Argentina announces ban on gender transitions for minors
Milei's office would modify a 2012 law allowing people to change their gender identity, including banning hormone treatment and surgery for children.

"Gender ideology taken to extremes and applied to children by force or psychological coercion constitutes child abuse," Milei's office said in a statement. / Photo: AP
Argentina's presidential office has said that President Javier Milei had decided to ban gender change treatments and surgeries for minors, as well as impose limits on transgender women being housed inside women's prisons.
According to his office, Milei will decree that prisoners be housed according to their gender registered at the time of committing the crime.
Regardless of this, it said, no transgender woman will be housed in a women's prison if convicted of sexual crimes, human trafficking or violent crimes against women.

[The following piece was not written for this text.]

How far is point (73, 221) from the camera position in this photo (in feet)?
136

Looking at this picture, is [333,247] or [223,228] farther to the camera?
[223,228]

The office did not give details on how many transgender woman were in women's prisons or convicted of such crimes.
The announcement came shortly after a US judge blocked an executive order that President Donald Trump signed on his first day in office that would move the 16 transgender women housed in women's prisons to men's institutions, and end their gender-affirming care.
Milei's office added that the government would modify a 2012 law allowing people to change their gender identity, including banning hormone treatment and surgery for children.
"Gender ideology taken to extremes and applied to children by force or psychological coercion constitutes child abuse," the office said in a statement.
The announcement comes days after protests in Argentina after Milei made a speech in Davos, Switzerland, in which he questioned "feminism, diversity, inclusion, abortion, environmentalism and gender ideology", calling progressive policies a "cancer that must be extirpated."